Fatal foetal abnormalities Bill is ‘flawed legislation’

Varadkar says Opposition cannot say with certainty what constitutes ‘incompatible with life’

Richard Boyd Barrett has given an impassioned speech to the Dáil about his personal experience with fatal foetal abnormalities.


Legislation on fatal foetal abnormalities should be considered by the constitutional convention, Minister for Health Leo Varadkar has told the Dáil.

He described the Protection of Life in Pregnancy Amendment (Fatal Foetal Abnormalities) Bill as “flawed legislation” and hit out at opposition TDs, claiming they did not understand their legislation.

He said TDs were “clearly confused and clearly making different arguments and believe different things can arise from this Bill. This is a flawed piece of legislation,” and he claimed it was unconstitutional. The Minister listed two conditions where it was unclear if a baby could survive outside the womb.

Mr Varadkar said the Opposition could not say with certainty “what does incompatible with life actually mean”. Did it mean “life for a few hours, life for a few minutes, life for a few days, life for a few months. That’s not a Jesuitical issue, that’s something you have to define in legislation.”

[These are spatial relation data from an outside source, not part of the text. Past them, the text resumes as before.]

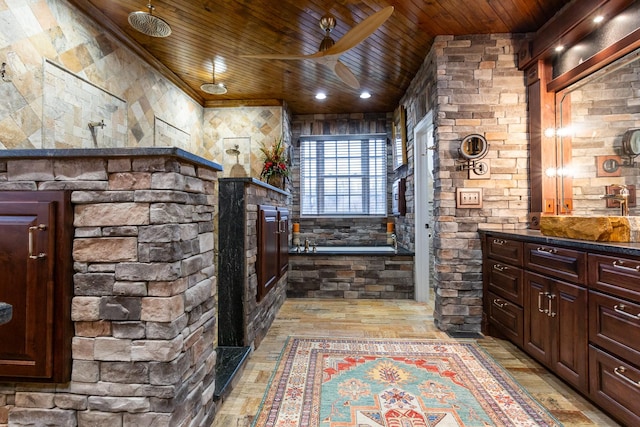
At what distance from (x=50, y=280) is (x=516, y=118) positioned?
143 inches

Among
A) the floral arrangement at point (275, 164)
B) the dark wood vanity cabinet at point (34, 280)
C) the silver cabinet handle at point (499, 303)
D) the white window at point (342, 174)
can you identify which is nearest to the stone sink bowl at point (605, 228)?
the silver cabinet handle at point (499, 303)

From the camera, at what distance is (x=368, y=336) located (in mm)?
2893

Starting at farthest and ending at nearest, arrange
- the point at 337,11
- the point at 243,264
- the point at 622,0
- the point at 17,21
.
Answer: the point at 337,11
the point at 243,264
the point at 17,21
the point at 622,0

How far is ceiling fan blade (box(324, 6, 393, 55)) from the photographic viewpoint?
83.7 inches

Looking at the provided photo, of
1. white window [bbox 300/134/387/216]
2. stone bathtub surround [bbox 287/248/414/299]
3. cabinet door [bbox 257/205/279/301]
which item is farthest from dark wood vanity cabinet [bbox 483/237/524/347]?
white window [bbox 300/134/387/216]

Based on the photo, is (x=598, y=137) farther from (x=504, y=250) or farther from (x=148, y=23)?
(x=148, y=23)

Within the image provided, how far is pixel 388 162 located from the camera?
5.49m

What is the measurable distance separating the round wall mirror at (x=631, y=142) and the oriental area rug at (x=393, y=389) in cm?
173

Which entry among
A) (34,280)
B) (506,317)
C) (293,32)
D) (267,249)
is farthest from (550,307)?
(293,32)

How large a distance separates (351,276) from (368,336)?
1.39 metres

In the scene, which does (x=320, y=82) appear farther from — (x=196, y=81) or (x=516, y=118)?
(x=516, y=118)

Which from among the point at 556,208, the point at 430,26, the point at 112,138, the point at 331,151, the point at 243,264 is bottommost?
the point at 243,264

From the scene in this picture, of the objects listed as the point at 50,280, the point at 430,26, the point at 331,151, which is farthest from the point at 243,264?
the point at 331,151

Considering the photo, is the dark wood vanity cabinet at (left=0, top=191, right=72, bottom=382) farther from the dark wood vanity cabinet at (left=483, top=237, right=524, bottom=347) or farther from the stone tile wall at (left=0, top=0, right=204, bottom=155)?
the dark wood vanity cabinet at (left=483, top=237, right=524, bottom=347)
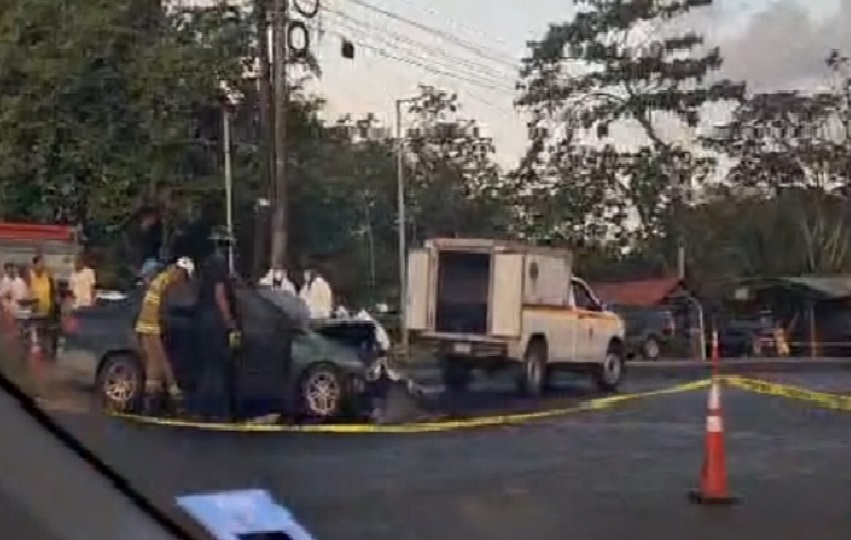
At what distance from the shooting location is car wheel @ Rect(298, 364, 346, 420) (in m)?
2.99

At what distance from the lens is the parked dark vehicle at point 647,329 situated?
2879 mm

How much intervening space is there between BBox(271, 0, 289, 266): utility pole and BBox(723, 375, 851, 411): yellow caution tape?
1.30 m

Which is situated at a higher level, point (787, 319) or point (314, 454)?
point (787, 319)

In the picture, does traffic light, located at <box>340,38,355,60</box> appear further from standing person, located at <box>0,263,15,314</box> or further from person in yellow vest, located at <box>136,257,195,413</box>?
standing person, located at <box>0,263,15,314</box>

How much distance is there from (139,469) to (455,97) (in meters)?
0.86

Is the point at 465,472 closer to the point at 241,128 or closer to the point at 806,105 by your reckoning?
the point at 806,105

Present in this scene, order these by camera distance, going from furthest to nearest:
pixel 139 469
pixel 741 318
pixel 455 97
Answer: pixel 741 318 → pixel 455 97 → pixel 139 469

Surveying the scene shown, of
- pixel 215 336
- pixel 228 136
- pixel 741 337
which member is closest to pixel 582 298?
pixel 741 337

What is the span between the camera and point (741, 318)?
2.87 meters

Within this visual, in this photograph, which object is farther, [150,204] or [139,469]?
[150,204]

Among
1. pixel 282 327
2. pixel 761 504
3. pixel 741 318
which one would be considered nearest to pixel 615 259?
pixel 741 318

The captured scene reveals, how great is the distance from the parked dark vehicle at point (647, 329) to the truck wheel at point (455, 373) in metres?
0.28

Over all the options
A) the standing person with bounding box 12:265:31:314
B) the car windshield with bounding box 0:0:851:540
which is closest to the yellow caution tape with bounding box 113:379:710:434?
the car windshield with bounding box 0:0:851:540

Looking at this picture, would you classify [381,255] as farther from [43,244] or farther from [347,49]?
[43,244]
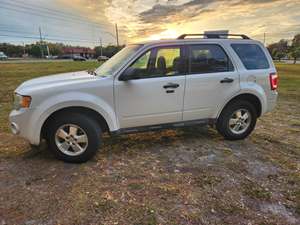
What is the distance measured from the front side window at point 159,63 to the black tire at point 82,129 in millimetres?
1011

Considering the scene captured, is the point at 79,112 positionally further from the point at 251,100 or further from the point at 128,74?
the point at 251,100

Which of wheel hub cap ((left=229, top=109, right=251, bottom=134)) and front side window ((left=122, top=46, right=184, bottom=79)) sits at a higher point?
front side window ((left=122, top=46, right=184, bottom=79))

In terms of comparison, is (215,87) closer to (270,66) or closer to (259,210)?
(270,66)

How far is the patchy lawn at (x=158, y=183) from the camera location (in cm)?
259

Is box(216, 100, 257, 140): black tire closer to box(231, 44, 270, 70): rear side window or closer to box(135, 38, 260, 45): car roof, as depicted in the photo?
box(231, 44, 270, 70): rear side window

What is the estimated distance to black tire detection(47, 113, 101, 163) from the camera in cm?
356

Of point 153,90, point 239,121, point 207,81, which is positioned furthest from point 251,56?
point 153,90

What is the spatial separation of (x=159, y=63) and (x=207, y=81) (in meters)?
0.91

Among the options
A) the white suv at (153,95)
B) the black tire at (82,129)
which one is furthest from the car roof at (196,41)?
the black tire at (82,129)

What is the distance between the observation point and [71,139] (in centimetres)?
365

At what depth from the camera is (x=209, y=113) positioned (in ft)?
14.6

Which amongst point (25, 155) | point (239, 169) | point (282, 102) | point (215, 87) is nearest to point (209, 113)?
point (215, 87)

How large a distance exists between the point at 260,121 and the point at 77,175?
16.1ft

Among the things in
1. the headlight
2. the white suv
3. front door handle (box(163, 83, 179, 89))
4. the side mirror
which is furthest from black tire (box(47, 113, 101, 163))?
front door handle (box(163, 83, 179, 89))
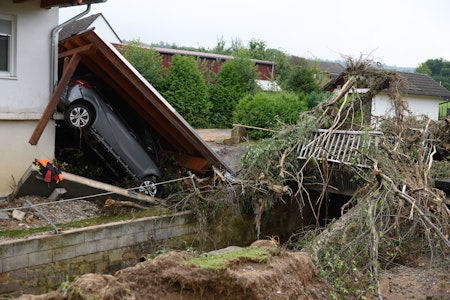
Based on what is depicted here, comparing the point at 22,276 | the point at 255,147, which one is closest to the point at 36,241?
the point at 22,276

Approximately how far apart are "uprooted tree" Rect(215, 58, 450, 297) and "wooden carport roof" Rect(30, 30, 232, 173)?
4.75 ft

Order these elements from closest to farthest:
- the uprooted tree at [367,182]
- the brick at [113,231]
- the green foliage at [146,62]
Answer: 1. the uprooted tree at [367,182]
2. the brick at [113,231]
3. the green foliage at [146,62]

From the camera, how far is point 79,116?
10.7 meters

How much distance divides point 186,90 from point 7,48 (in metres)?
12.0

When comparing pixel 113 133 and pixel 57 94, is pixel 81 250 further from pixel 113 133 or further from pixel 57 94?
pixel 57 94

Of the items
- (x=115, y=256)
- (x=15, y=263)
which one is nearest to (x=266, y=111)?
(x=115, y=256)

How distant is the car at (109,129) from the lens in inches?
420

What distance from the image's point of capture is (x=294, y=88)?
2769 cm

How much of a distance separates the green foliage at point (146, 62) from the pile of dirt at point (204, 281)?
17539 millimetres

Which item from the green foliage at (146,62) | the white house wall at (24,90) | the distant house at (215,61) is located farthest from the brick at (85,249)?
the distant house at (215,61)

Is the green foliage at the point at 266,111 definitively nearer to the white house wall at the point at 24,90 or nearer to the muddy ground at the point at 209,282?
the white house wall at the point at 24,90

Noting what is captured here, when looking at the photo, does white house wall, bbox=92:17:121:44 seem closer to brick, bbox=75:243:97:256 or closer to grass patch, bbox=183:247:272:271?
brick, bbox=75:243:97:256

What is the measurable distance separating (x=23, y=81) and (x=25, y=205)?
2.53 m

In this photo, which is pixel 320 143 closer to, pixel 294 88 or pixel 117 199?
pixel 117 199
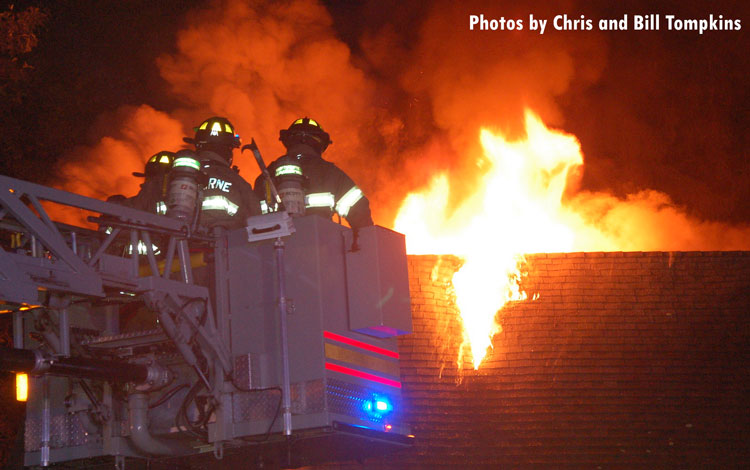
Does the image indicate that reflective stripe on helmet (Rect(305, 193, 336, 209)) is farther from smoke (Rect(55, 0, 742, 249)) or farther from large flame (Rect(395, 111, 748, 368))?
smoke (Rect(55, 0, 742, 249))

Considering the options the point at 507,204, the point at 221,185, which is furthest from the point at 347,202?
the point at 507,204

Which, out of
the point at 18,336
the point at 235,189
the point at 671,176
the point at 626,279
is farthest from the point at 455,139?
the point at 18,336

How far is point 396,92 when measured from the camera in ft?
67.5

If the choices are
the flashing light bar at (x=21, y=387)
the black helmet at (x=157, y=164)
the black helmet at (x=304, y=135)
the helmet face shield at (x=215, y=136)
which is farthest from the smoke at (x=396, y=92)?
the flashing light bar at (x=21, y=387)

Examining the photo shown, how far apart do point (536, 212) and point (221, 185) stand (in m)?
10.4

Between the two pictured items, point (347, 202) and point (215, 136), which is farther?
point (215, 136)

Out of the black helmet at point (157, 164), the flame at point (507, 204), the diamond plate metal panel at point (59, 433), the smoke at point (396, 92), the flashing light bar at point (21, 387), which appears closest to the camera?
the flashing light bar at point (21, 387)

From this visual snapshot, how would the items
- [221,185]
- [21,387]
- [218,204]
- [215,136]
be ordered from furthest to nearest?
Answer: 1. [215,136]
2. [221,185]
3. [218,204]
4. [21,387]

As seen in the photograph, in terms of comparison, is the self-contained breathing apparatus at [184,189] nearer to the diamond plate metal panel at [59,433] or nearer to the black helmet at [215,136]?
the black helmet at [215,136]

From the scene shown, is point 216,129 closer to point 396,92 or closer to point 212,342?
point 212,342

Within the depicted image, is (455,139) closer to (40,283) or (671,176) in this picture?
(671,176)

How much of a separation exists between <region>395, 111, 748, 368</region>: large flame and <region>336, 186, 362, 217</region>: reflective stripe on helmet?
706 centimetres

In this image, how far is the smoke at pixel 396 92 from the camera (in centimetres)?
1894

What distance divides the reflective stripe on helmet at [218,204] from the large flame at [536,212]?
7880mm
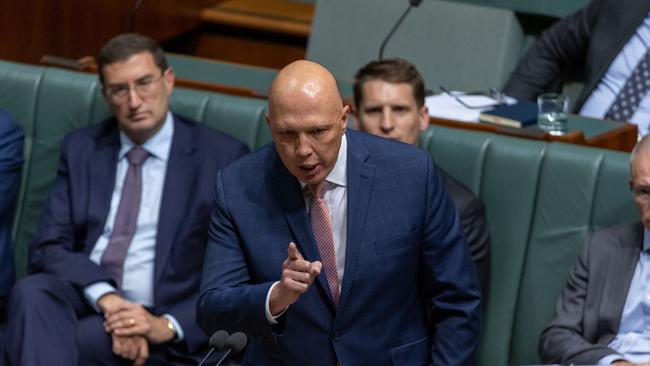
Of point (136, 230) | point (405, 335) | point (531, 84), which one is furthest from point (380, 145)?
point (531, 84)

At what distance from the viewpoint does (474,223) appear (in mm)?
2391

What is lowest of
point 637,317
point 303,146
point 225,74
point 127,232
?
point 127,232

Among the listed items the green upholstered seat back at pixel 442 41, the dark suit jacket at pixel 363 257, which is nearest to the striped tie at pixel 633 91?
the green upholstered seat back at pixel 442 41

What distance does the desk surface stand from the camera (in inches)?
101

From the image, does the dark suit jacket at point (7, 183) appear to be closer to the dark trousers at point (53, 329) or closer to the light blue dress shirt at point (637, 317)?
the dark trousers at point (53, 329)

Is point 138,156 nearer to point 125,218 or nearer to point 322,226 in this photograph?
point 125,218

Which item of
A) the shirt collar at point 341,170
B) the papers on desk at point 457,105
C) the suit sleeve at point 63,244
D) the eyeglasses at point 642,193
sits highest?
the shirt collar at point 341,170

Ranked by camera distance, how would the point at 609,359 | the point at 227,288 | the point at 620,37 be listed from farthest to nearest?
the point at 620,37 < the point at 609,359 < the point at 227,288

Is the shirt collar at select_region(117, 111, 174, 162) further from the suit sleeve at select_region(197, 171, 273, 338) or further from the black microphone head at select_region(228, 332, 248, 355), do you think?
the black microphone head at select_region(228, 332, 248, 355)

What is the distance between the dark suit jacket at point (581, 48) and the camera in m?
3.02

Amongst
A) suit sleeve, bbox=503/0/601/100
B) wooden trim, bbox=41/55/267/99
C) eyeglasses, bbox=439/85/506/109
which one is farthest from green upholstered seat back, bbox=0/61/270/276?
suit sleeve, bbox=503/0/601/100

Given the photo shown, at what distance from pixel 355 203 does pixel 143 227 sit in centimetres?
79

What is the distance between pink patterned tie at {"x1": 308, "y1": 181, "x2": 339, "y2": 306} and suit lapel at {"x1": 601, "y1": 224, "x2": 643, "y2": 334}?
0.61 m

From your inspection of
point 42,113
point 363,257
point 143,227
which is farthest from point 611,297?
point 42,113
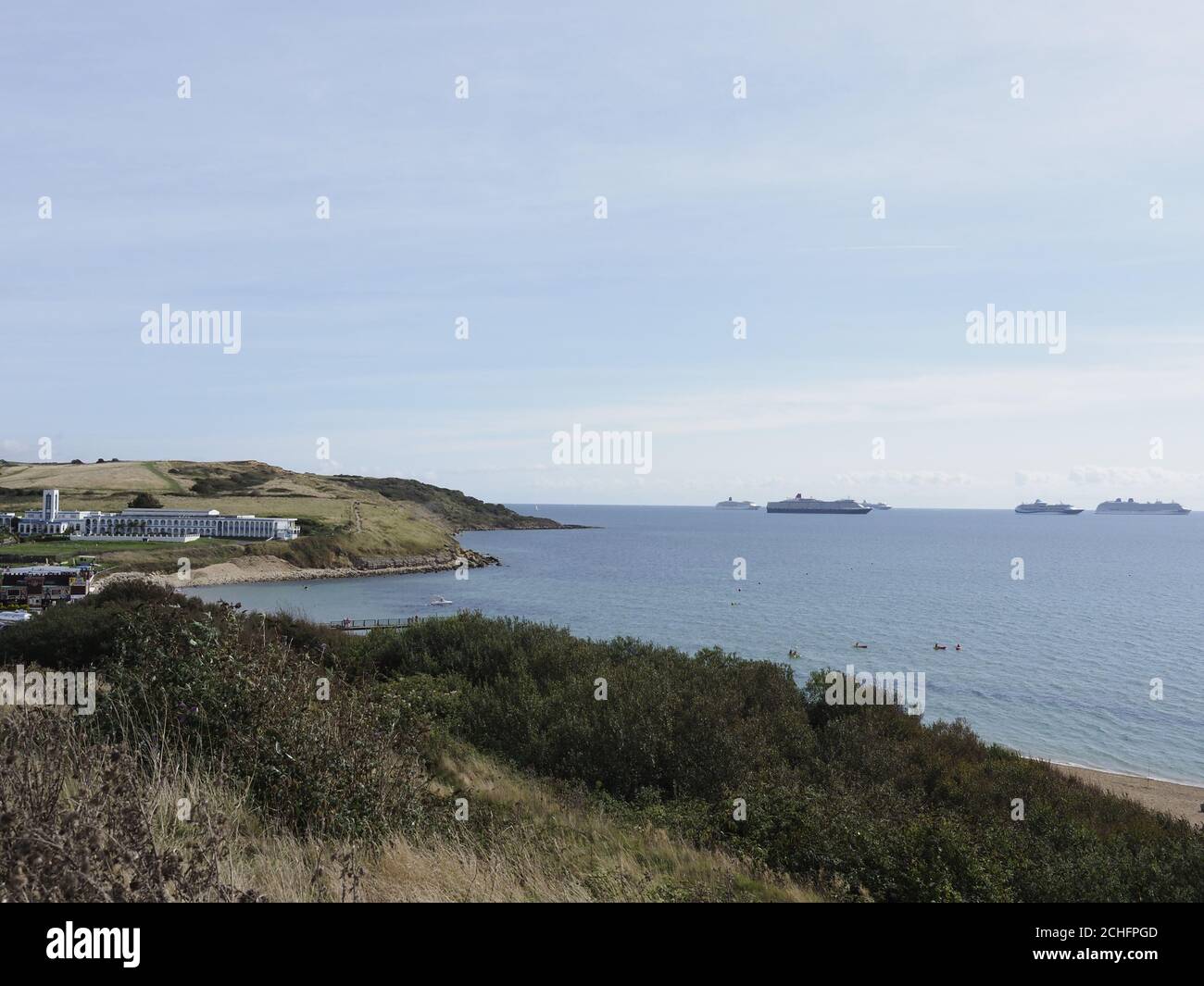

But rounding on the Minister, Independent TD Clare Daly, who proposed the Bill, said she understood the legislation perfectly and “I won’t have you using comments by some people who spoke in favour of this legislation, to undermine what is a perfectly valid and legally sound” Bill.

She said it was an “incredibly limited” Bill. She recognised the “abortion reality” in Ireland and was a very specific piece of legislation, which provides that two suitably qualified medical professionals, a perinatologist and an obstetrician, to in good faith certify that the foetus has a fatal foetal abnormality incompatible with life.

“We’re dealing with narrow circumstances, a fatal, foetal abnormality.”

She said the Supreme Court had said someone should not have to continue a pregnancy “if it was an exercise in futility”.

Ms Daly told the Minister “you don’t know whether it (the Bill) is unconstitutional or not. The only way it can be determined whether something is constitutional or not is if our High Court or our Supreme Court adjudicate it and deem it to be so.”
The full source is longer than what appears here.